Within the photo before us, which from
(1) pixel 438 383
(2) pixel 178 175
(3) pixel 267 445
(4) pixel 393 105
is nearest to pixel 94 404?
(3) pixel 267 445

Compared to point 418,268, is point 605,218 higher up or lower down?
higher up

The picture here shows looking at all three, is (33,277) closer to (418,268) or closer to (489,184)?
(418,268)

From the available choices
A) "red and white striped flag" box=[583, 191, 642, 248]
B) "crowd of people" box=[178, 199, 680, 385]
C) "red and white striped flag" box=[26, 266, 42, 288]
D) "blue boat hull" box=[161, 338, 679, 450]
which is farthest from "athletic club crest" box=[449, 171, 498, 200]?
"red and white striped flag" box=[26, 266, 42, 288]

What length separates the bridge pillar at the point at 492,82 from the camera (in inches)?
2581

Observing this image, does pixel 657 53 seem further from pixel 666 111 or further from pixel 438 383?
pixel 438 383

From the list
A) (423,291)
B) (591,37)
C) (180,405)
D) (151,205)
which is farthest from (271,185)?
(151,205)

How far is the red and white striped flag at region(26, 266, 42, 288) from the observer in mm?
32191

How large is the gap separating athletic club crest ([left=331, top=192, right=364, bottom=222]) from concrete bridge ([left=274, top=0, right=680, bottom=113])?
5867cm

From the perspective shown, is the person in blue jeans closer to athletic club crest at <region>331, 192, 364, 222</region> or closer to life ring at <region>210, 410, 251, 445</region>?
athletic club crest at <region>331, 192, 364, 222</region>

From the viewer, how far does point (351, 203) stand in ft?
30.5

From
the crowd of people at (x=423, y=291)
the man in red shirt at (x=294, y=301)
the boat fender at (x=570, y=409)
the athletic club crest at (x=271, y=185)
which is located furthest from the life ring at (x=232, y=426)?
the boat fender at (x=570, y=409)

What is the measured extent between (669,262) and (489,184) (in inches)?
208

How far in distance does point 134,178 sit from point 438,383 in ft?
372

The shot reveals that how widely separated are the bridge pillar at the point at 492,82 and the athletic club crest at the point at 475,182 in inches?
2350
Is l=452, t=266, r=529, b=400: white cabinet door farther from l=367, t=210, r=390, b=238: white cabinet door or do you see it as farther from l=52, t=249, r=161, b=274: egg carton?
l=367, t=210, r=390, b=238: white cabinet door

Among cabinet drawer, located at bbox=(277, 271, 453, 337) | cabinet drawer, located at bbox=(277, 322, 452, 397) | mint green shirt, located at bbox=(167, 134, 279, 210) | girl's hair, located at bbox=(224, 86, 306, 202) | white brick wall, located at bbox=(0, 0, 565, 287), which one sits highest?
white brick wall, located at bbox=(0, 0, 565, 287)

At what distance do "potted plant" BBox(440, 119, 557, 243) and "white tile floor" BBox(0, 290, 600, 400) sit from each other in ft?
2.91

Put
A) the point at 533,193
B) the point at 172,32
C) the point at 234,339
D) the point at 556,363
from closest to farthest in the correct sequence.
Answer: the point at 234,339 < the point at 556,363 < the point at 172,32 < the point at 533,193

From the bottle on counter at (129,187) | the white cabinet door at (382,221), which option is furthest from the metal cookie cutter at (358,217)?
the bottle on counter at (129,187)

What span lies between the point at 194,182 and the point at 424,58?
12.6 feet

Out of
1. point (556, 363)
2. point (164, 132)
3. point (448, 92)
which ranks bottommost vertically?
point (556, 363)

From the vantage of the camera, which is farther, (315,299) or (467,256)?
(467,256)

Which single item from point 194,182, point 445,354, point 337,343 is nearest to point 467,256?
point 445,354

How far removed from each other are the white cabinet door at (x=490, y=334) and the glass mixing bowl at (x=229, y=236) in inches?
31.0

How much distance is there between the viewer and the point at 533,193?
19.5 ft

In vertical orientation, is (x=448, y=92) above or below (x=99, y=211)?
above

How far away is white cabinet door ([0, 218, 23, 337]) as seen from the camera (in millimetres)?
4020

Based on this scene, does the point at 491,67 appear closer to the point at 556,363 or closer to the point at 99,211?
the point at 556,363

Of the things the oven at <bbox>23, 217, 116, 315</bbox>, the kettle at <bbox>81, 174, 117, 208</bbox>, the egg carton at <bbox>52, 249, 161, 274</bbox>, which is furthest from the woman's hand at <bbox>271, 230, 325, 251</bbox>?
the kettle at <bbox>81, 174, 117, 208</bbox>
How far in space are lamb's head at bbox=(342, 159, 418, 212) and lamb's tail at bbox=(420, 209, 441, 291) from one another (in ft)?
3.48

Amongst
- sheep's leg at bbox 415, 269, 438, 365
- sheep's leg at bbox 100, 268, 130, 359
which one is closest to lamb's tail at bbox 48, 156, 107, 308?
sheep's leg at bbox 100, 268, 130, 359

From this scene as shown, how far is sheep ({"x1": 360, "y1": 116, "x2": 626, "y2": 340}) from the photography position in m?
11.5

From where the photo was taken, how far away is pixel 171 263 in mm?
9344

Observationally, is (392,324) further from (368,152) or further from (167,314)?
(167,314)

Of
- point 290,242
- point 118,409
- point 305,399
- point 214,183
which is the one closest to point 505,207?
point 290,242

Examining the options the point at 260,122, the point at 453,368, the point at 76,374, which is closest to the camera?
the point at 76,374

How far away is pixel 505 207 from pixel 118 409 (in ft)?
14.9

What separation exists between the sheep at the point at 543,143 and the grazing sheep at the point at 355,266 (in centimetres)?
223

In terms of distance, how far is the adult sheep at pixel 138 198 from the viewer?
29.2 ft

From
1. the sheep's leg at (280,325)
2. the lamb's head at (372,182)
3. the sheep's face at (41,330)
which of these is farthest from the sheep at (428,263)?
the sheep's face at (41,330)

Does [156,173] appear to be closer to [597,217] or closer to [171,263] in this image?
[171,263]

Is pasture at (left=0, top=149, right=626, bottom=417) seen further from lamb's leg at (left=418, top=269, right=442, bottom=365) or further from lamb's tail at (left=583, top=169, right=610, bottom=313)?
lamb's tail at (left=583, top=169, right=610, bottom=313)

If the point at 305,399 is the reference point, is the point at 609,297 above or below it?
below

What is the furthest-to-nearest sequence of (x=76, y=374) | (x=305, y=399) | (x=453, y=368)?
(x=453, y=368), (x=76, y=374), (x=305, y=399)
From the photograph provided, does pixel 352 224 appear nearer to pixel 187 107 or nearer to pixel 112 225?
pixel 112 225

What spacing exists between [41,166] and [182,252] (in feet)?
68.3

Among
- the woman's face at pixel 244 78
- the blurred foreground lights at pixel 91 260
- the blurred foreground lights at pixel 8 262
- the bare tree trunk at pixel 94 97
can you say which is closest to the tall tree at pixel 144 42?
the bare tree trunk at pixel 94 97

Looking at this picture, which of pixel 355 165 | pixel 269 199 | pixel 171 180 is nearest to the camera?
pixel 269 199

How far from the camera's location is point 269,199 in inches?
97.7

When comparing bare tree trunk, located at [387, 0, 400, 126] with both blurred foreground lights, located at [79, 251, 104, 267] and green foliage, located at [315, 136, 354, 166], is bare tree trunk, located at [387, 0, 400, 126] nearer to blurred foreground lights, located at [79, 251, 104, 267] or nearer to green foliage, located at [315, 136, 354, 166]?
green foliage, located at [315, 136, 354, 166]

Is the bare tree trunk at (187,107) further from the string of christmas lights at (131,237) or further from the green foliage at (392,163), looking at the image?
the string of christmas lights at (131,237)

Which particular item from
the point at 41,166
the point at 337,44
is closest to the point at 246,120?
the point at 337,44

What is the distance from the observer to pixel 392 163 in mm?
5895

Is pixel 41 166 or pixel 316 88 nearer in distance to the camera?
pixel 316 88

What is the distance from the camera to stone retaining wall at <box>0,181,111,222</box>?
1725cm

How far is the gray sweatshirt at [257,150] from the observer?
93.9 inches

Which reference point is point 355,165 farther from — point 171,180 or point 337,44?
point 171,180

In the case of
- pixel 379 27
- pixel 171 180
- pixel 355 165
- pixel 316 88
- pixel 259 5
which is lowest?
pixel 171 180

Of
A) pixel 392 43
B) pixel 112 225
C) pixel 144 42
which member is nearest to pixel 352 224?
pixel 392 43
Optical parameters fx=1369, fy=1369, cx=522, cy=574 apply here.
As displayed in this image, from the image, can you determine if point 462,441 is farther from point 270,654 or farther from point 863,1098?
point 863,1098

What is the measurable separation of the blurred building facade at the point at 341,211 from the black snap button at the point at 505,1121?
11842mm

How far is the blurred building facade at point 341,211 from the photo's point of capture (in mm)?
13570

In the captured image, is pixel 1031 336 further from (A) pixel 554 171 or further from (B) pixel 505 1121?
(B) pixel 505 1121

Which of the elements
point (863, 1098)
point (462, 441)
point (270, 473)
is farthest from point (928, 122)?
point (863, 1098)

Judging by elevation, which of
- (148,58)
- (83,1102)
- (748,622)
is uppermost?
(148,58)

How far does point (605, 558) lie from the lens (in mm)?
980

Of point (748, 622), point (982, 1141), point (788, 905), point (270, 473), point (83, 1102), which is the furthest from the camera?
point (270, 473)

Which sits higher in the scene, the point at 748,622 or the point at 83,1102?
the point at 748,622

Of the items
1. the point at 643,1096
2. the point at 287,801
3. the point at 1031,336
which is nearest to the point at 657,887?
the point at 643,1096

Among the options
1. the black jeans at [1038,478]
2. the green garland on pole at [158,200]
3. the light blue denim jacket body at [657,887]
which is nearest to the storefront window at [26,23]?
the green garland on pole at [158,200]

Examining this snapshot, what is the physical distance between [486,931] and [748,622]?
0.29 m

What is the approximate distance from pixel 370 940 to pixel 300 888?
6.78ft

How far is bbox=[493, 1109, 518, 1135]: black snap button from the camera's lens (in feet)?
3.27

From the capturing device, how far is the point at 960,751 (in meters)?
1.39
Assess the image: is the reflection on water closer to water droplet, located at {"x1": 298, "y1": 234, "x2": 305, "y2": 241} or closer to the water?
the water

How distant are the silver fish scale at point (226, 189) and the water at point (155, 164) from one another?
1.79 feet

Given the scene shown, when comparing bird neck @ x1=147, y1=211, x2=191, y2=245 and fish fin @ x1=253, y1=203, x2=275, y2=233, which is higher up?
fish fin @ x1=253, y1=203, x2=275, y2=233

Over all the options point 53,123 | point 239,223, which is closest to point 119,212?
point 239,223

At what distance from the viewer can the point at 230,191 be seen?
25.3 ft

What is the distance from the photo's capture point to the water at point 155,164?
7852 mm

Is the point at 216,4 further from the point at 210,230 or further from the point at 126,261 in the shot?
======
### What to do
Locate the line that contains "Among the options", then please quote it and every line after it to the end of the entries above, exactly and with nothing else.

### Result
Among the options
1. the black jeans at [1038,478]
2. the green garland on pole at [158,200]
3. the light blue denim jacket body at [657,887]
which is nearest to the storefront window at [26,23]?
the green garland on pole at [158,200]

Examining this snapshot, what is the physical distance between [486,931] and [748,622]?
0.29 m

What is the approximate distance from pixel 370 940 to pixel 300 888?
6.78ft

How far is bbox=[493, 1109, 518, 1135]: black snap button from the camera's lens (in feet)?
3.27

From the capturing device, how far is the point at 960,751 (in meters)?
1.39
Assess the image: is the reflection on water closer to water droplet, located at {"x1": 298, "y1": 234, "x2": 305, "y2": 241} or closer to the water?
the water

How distant are the silver fish scale at point (226, 189) and the water at point (155, 164) from one another?
1.79 feet

Given the scene shown, when comparing bird neck @ x1=147, y1=211, x2=191, y2=245 and fish fin @ x1=253, y1=203, x2=275, y2=233, which is higher up?
fish fin @ x1=253, y1=203, x2=275, y2=233

Over all the options point 53,123 | point 239,223, which is closest to point 119,212?
point 239,223

At what distance from the viewer can the point at 230,191 be seen?
25.3 ft

What is the distance from the photo's capture point to the water at point 155,164?
7852 mm

Is the point at 216,4 further from the point at 210,230 or further from the point at 126,261 in the shot?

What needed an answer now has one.